- **SELECTED TEXT**:
Begin
Michael A. Burton - Brean Capital LLC, Research Division

Analyst

Okay, helpful. And then also on the customer mix, if you could talk how many 10% customers did you have in the quarter and then how much is really going into the Chinese white box market that seems to be an area of strength? And I was wondering if that affected your margins in the quarter.

Robert A. Bruggeworth

Analyst

We did have one 10% customer during the quarter, and as far as the white box manufacturers, actually, we were -- we did not grow there quarter-over-quarter. We did see our 2G business grow quarter-over-quarter. So we are expecting that business to pick up this quarter.

Michael A. Burton - Brean Capital LLC, Research Division

Analyst

Okay. And so -- that's all right. So that's to pick up this quarter, that being offset to some of the other markets, like you have going on.

Robert A. Bruggeworth

Analyst

Right, right.

Michael A. Burton - Brean Capital LLC, Research Division

Analyst

And then last thing, the 3 to 4 points above margin, Dean, if you could just -- I know a lot of that's going to be in the absorption you talked about. How many points of margin are we going to be getting just out of some of the moves you're making with the product if you can delineate there for us?

William A. Priddy

Analyst

Yes. Roughly speaking, you're getting probably a little better of 2 points or so of the actions we're taking with our GaAs sourcing strategy. The closure of the U.K. facilities plus the additional utilization of our own facility here in Greensboro, and then we see a port or a little better of margin improvement as we transition to lower-cost CMOS 2G PAs. So that -- those are 2 of the major drivers of the margin improvement, and again, they're well underway and are happening as we speak. As well as the additional assembly capacity that we're fitting in place, which is not going to be insignificant in terms of margin accretion either.

Operator

Operator

And our next question comes from the line of Edward Snyder from Charter Equity Research.

Edward F. Snyder - Charter Equity Research

Analyst

Couple of questions. WiFi, I imagine that's -- is that predominantly exclusively the 5 gigahertz AC products and then I had a question on duplexers.

Norman Hilgendorf

Analyst

Sure, Ed. Thanks for the question on WiFi. It is not predominantly the high band. It's really a mix of low band and high band. And with regards to the standards mix, 802.11ac is really just emerging right now. The bulk of our shipments are still 802.11n, both reduced the significant activity on 11ac it's been very strong and mobile for a couple of quarters with increase in activity and new designs. We really saw a strong pickup in the CPE category with routers, gateways and other enterprise equipment, a lot of new activity there and production programs kicking in for 802.11ac last quarter.

Edward F. Snyder - Charter Equity Research

Analyst

Right. And then, Dean, $10 million for duplexers doesn't -- I know you had your own source internally, [indiscernible] I mean, you still do or you don't?

William A. Priddy

Analyst

We -- that was a strategic investment we're doing with our partners for duplexers.

Edward F. Snyder - Charter Equity Research

Analyst

Yes, but is it SAW or BAW?

Robert A. Bruggeworth

Analyst

No, it's for duplexers.

Edward F. Snyder - Charter Equity Research

Analyst

Duplexers?

Robert A. Bruggeworth

Analyst

Not for SAW filters.
End
- **EXCERPTED DATA**:
Begin
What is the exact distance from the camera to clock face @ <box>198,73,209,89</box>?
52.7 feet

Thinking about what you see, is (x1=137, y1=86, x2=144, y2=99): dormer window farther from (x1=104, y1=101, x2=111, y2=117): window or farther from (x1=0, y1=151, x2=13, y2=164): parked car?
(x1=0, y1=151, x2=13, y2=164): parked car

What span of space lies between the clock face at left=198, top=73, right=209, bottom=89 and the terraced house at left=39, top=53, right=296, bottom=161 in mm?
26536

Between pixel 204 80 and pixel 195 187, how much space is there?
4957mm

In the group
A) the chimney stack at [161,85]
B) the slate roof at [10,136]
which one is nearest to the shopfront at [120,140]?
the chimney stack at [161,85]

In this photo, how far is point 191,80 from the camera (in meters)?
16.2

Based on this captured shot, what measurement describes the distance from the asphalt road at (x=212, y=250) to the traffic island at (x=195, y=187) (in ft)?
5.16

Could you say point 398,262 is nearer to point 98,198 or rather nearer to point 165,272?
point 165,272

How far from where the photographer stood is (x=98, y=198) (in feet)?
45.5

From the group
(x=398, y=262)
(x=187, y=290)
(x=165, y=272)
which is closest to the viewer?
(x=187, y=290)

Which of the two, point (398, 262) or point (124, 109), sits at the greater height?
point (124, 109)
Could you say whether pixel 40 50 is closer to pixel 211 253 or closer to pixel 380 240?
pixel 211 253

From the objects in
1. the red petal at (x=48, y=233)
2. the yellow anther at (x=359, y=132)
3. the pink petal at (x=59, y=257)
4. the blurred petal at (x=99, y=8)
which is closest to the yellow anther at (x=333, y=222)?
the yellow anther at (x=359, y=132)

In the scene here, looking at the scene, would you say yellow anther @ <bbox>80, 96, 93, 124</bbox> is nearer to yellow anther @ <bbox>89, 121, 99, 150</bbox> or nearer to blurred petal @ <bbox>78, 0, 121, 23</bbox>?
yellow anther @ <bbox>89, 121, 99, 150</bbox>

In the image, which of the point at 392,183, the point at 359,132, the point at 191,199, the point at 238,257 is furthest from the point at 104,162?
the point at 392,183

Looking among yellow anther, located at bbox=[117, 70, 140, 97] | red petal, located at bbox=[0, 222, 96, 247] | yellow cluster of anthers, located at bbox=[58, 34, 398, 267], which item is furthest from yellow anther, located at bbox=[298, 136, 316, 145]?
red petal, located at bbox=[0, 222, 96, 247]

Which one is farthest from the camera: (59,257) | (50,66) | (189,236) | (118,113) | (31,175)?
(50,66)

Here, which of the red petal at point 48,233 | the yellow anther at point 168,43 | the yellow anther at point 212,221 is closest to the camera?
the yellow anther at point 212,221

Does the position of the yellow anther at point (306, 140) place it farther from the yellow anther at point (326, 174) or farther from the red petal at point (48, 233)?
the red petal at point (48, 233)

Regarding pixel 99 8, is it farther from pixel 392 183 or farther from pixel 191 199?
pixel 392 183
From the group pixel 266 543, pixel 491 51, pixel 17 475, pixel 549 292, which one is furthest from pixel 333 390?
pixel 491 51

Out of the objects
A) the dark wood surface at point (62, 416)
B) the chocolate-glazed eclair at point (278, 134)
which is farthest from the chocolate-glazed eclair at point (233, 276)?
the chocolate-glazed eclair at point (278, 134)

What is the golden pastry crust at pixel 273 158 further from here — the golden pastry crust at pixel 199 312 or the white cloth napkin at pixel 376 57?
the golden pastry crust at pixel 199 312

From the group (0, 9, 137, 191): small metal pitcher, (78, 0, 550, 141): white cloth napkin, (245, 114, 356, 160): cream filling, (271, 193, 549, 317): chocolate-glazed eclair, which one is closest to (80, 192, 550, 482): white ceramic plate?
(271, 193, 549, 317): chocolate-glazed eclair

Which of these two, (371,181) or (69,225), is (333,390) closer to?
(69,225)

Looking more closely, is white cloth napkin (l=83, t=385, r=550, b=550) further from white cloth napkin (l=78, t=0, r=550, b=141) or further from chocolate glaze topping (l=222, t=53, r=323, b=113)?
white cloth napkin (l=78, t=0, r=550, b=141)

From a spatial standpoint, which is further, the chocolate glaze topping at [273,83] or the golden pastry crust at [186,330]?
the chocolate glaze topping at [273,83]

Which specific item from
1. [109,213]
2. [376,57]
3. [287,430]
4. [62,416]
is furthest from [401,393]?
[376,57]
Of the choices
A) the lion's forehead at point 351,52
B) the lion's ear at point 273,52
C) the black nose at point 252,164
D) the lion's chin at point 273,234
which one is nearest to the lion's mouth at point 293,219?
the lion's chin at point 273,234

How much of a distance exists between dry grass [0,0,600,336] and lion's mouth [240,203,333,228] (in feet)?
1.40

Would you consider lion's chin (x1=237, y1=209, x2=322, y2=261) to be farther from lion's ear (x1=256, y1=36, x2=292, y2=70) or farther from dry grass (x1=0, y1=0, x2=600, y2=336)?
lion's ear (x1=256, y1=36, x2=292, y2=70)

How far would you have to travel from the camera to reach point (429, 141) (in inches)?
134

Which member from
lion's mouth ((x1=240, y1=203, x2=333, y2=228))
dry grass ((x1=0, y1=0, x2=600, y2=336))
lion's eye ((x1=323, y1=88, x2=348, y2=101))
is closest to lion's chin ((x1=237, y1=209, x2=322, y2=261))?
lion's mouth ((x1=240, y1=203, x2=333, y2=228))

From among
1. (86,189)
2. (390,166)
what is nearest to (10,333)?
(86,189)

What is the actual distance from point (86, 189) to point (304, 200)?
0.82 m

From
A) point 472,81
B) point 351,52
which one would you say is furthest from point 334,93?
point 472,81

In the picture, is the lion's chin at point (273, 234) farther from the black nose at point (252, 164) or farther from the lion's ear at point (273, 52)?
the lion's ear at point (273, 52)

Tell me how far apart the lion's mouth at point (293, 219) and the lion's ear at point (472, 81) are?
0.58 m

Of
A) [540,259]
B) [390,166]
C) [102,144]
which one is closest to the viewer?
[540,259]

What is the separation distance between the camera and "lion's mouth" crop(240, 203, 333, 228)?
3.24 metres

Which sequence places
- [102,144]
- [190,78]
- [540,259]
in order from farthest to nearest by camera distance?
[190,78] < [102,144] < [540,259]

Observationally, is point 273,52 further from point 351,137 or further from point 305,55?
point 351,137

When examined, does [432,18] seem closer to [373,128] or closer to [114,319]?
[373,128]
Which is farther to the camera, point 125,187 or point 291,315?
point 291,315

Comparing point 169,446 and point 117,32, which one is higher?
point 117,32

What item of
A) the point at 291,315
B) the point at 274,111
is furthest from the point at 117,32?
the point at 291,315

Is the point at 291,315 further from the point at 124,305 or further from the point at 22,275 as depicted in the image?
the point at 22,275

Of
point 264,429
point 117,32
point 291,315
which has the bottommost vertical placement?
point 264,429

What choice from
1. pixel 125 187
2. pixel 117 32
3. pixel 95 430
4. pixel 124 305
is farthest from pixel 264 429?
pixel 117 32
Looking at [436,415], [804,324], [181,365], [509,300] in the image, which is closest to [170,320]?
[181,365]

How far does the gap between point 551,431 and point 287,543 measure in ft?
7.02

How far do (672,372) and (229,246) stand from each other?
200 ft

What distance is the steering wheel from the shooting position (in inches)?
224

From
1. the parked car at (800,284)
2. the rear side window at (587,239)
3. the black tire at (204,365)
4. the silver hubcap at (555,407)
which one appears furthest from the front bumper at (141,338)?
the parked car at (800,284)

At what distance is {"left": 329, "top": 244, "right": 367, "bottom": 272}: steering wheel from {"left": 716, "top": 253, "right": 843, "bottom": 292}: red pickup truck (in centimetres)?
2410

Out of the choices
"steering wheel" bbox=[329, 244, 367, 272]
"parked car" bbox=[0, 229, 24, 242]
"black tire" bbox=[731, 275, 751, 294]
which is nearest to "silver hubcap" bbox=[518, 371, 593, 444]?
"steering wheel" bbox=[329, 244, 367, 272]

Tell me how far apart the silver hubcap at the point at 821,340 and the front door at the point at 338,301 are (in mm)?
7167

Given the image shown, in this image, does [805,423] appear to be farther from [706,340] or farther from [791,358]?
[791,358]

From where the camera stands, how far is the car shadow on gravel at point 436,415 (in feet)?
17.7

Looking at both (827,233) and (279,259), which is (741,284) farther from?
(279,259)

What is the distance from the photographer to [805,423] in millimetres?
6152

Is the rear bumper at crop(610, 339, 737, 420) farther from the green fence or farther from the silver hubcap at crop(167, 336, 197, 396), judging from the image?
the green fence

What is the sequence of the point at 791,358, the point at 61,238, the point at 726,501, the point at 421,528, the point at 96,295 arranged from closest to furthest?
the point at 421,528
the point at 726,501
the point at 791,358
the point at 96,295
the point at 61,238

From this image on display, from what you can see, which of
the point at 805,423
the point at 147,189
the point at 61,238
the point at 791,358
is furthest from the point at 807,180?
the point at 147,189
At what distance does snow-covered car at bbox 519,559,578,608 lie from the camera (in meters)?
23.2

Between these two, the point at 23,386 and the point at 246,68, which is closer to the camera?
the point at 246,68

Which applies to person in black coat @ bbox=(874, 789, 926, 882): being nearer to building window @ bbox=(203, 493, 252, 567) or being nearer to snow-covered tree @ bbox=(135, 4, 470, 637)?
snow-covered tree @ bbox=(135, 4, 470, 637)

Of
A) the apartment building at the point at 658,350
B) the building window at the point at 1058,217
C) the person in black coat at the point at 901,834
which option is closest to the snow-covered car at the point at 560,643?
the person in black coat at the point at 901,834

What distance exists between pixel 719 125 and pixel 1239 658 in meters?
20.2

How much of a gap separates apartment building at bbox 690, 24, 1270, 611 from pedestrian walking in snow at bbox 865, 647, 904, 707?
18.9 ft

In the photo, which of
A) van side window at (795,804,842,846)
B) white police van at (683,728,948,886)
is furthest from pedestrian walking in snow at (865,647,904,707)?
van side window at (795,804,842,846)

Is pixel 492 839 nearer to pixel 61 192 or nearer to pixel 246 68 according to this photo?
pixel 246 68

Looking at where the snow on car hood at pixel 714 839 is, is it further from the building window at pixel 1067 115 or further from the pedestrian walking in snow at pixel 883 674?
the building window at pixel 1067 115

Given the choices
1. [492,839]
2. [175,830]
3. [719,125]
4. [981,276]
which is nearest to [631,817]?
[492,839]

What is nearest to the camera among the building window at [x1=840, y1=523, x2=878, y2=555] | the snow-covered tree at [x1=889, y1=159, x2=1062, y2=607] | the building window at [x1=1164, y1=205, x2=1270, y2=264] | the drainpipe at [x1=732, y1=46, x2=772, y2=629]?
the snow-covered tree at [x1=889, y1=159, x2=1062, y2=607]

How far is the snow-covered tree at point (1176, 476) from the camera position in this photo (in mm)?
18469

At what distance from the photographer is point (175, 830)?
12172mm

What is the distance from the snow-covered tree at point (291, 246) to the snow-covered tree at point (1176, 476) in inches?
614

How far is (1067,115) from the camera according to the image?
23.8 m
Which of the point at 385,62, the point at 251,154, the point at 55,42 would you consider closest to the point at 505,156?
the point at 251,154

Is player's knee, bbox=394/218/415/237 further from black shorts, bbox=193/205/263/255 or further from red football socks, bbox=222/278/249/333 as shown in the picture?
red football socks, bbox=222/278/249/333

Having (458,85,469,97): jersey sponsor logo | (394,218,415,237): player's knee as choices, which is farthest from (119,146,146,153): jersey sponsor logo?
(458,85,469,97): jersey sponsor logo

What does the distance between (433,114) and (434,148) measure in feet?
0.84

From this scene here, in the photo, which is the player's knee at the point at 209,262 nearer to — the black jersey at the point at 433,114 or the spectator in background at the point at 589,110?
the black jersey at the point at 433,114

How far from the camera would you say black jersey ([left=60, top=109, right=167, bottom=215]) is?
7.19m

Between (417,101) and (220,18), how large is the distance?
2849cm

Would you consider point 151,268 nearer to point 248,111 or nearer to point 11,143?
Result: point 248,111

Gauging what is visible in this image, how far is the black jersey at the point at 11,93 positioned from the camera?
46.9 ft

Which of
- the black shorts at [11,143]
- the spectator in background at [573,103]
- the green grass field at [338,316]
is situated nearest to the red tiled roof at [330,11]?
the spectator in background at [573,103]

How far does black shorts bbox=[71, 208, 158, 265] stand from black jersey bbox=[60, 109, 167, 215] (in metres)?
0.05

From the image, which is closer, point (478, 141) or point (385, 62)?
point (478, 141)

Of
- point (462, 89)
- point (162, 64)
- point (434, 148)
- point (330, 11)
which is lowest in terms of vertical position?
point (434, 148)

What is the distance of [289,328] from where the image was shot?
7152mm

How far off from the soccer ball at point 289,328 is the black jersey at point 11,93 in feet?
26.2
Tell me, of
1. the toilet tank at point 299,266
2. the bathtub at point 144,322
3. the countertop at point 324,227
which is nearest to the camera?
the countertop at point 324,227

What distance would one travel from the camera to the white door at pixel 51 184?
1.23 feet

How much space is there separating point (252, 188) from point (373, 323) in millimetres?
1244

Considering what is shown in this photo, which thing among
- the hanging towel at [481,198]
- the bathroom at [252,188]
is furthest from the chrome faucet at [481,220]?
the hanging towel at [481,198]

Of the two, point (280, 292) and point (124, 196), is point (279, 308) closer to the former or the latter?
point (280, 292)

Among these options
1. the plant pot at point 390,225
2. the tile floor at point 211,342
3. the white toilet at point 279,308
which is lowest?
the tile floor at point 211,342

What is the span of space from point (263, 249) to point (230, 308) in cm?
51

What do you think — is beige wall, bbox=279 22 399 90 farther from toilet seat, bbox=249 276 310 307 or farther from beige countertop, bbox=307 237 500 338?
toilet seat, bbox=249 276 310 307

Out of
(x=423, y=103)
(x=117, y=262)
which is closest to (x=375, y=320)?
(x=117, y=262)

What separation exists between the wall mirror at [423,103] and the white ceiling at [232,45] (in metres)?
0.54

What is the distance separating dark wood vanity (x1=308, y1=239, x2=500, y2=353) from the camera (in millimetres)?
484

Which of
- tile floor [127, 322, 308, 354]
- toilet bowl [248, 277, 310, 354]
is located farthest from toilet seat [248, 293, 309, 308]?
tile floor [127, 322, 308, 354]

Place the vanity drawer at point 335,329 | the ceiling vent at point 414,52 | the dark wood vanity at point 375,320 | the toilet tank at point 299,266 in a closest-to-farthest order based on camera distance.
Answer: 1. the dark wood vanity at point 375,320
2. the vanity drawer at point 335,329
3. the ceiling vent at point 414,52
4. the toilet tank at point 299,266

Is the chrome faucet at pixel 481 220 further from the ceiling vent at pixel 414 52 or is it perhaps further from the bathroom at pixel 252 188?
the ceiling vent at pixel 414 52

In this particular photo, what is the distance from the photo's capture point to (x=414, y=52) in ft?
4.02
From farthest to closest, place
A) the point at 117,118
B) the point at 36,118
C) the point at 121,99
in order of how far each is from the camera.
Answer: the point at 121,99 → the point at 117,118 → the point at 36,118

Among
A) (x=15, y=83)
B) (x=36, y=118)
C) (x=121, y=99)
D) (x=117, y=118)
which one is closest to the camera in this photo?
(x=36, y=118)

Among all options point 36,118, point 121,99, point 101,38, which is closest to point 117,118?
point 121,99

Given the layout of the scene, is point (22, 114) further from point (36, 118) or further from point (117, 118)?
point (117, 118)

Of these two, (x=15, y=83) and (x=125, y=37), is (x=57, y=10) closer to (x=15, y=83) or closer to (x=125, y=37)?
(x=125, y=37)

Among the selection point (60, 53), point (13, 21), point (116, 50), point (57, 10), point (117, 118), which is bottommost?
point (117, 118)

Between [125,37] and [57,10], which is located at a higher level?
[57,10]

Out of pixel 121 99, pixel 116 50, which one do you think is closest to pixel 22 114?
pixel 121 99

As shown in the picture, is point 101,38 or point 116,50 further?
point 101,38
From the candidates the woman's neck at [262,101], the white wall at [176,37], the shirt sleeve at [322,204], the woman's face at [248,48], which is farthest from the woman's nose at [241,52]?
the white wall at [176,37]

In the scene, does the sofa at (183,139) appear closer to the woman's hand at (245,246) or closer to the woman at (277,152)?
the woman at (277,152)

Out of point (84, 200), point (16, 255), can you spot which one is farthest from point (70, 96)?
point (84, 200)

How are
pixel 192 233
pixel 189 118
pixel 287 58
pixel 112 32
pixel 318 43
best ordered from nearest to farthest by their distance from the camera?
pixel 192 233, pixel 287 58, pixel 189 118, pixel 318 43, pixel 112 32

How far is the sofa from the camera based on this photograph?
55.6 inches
End
- **WHAT TO WORK ON**:
[1] Condense the paragraph in the call transcript that begins "We did have one 10% customer" into a short bulleted list that keeps its main facts.
[2] Reproduce word for word everything in the call transcript from "Okay, helpful. And" down to "have going on.".
Rely only on the call transcript, without outside sources.

- **SOLUTIONS TO THE TASKS**:
[1]
- One 10% customer during the quarter
- No quarter-over-quarter growth with the white box manufacturers
- The 2G business grew quarter-over-quarter
- That business is expected to pick up this quarter

[2]
Okay, helpful. And then also on the customer mix, if you could talk how many 10% customers did you have in the quarter and then how much is really going into the Chinese white box market that seems to be an area of strength? And I was wondering if that affected your margins in the quarter.

Robert A. Bruggeworth

Analyst

We did have one 10% customer during the quarter, and as far as the white box manufacturers, actually, we were -- we did not grow there quarter-over-quarter. We did see our 2G business grow quarter-over-quarter. So we are expecting that business to pick up this quarter.

Michael A. Burton - Brean Capital LLC, Research Division

Analyst

Okay. And so -- that's all right. So that's to pick up this quarter, that being offset to some of the other markets, like you have going on.